Arrested Development

But let’s remember what folks do with Netflix—mainly watch old movies and reruns of Television shows. Hollywood is Netflix’s greatest supplier of content. If Netflix may be the enemy, then why is Hollywood so delighted to provide Netflix content? Why don’t these studio’s hire developers and BUILD their own Netflix? The same reason the music industry allowed Apple to take music distribution away—laziness. Hollywood will continue to bristle about Netflix, but will ultimately do nothing but continue to provide Netflix content. Some in the entertainment industry see Netflix as a real threat and just aren’t willing to be part of Netflix.
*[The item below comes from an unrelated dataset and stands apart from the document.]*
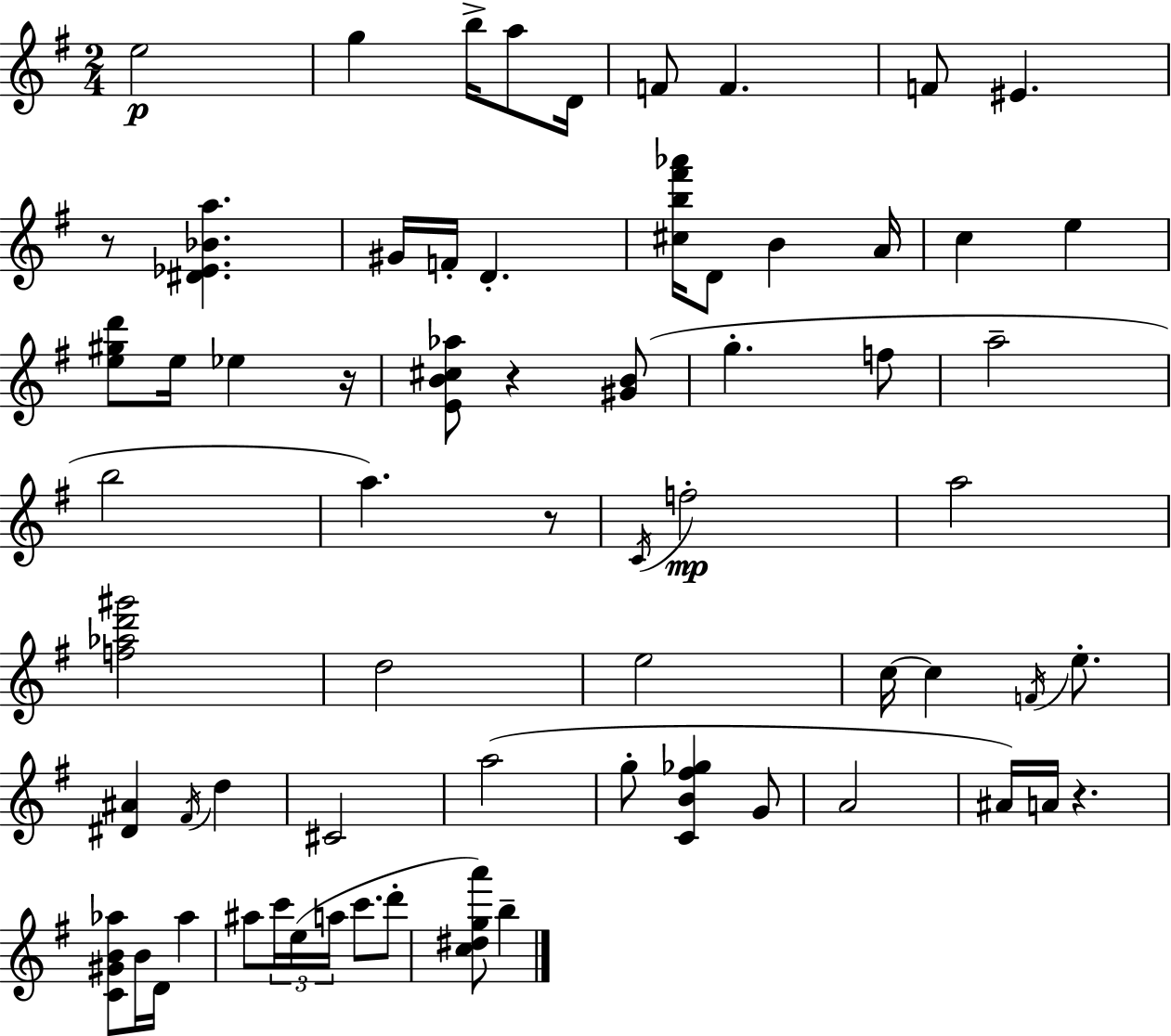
E5/h G5/q B5/s A5/e D4/s F4/e F4/q. F4/e EIS4/q. R/e [D#4,Eb4,Bb4,A5]/q. G#4/s F4/s D4/q. [C#5,B5,F#6,Ab6]/s D4/e B4/q A4/s C5/q E5/q [E5,G#5,D6]/e E5/s Eb5/q R/s [E4,B4,C#5,Ab5]/e R/q [G#4,B4]/e G5/q. F5/e A5/h B5/h A5/q. R/e C4/s F5/h A5/h [F5,Ab5,D6,G#6]/h D5/h E5/h C5/s C5/q F4/s E5/e. [D#4,A#4]/q F#4/s D5/q C#4/h A5/h G5/e [C4,B4,F#5,Gb5]/q G4/e A4/h A#4/s A4/s R/q. [C4,G#4,B4,Ab5]/e B4/s D4/s Ab5/q A#5/e C6/s E5/s A5/s C6/e. D6/e [C5,D#5,G5,A6]/e B5/q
HBO is a prime example. AMC Networks Inc (NASDAQ:AMCX) and a smattering of others know selling valuable original programming on Netflix isn’t worth it—it kills the whole subscription model. Other media companies aren’t worried—but they should be. The cash Netflix pays for reruns is lucrative for traditional media companies and producers, but the profits Netflix makes will be used to further erode traditional media’s already fading viewership. Right now Netflix is playing that old game—start out with reruns while looking to the future. Relying on the content of others has provided Netflix an audience, but Netflix needs to grow the business. Growth for Netflix is in original programming—creating shows people love.

Be Original

Netflix’s foray into original programming is exciting. It’s just like AMC Networks Inc (NASDAQ:AMCX) all over again. The vast majority of thrilling programming is in the 100 hour cable television program. This type of programming is pure gold for Netflix, but original programming is not cheap to produce. Netflix will spend $3.8 to $4 million per episode. This is high, but Netflix will have $0 marketing cost to push their original programming—they’ll will use algorithms and big data to find an audience for their original programs.
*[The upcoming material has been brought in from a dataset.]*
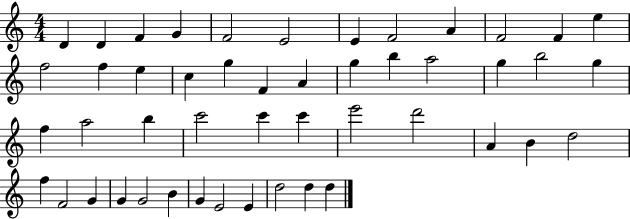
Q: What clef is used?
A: treble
The Netflix original program, House of Cards is undoubtedly the first of many original shows that will take Netflix to another level. With Hemlock Grove and Orange is the New Black in the pipeline, Netflix is positioned to become the place for stellar original programming. Netflix will have exclusivity of their original shows for four years. Once that time has elapsed Netflix and show producers can then re-sell the content to linear cable channels.

Must See TV

Not many broadcast or cable systems will make this kind of a commitment—producing original scripted programming. Those that do, such as AMC or Starz (NASDAQ:STRZA), have been rewarded. Breaking Bad, Mad Men and Spartacus have seen excellent returns on investments for AMC and Starz (NASDAQ:STRZA). AMC has hit pay dirt by simply telling a good story. Meth cooks, zombies and Don Draper—no wonder AMC’s price target is $75 a share. Even the History Channel has followed suit with its hit show, Vikings. Netflix wants some of that action, and with their bankroll and customer base Netflix will get that action.
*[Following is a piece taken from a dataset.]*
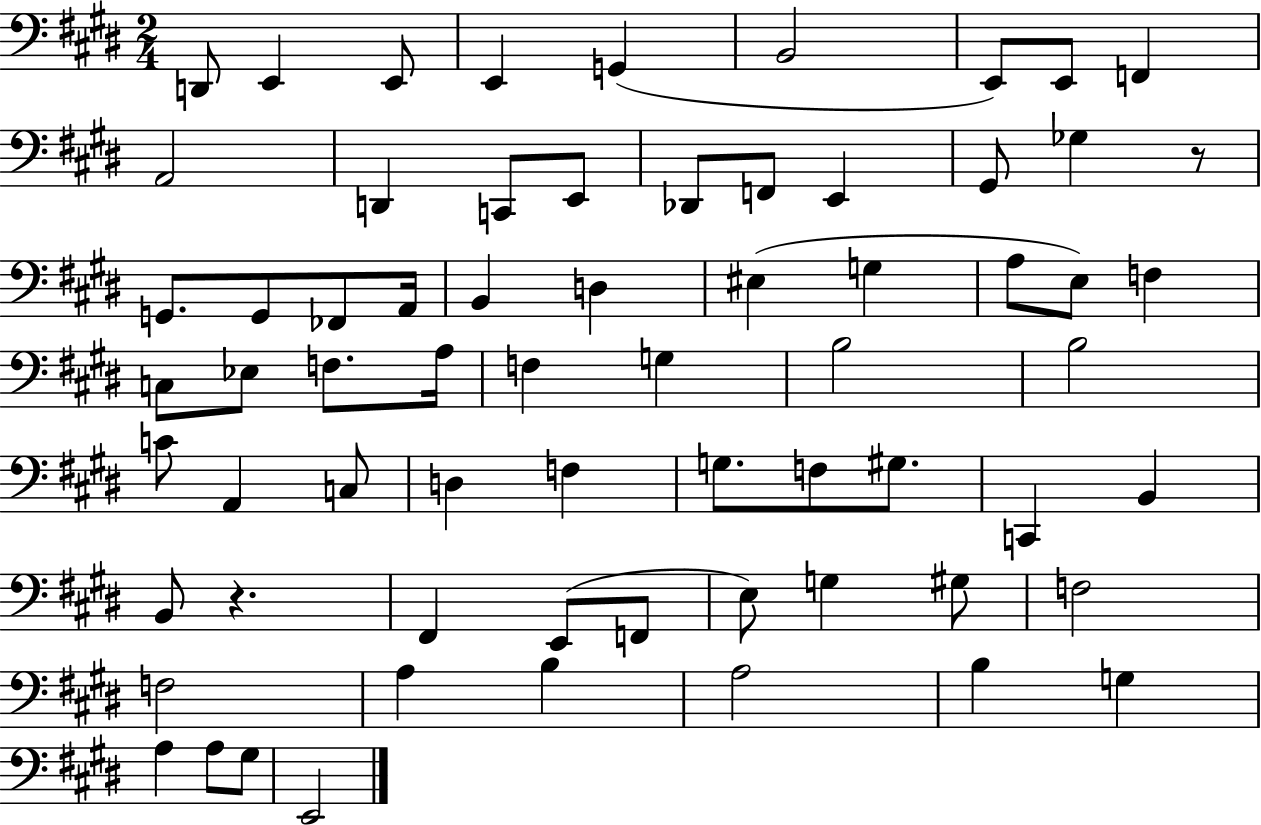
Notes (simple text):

D2/e E2/q E2/e E2/q G2/q B2/h E2/e E2/e F2/q A2/h D2/q C2/e E2/e Db2/e F2/e E2/q G#2/e Gb3/q R/e G2/e. G2/e FES2/e A2/s B2/q D3/q EIS3/q G3/q A3/e E3/e F3/q C3/e Eb3/e F3/e. A3/s F3/q G3/q B3/h B3/h C4/e A2/q C3/e D3/q F3/q G3/e. F3/e G#3/e. C2/q B2/q B2/e R/q. F#2/q E2/e F2/e E3/e G3/q G#3/e F3/h F3/h A3/q B3/q A3/h B3/q G3/q A3/q A3/e G#3/e E2/h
As Netflix continues to take audiences from traditional television to online entertainment, profits are likely to soar. Helping boost Netflix stock are the continuing high cable and dish subscriber fees coupled with the consumers changing taste. Not to mention Netflix has no real competition. No one sans Kim Dotcom seems to want to build a “for pay” online entertainment website these days. As Netflix continues to cut deals for content while producing high-quality, proprietary original programming, the Netflix stock—like its original programming, is certainly worth watching.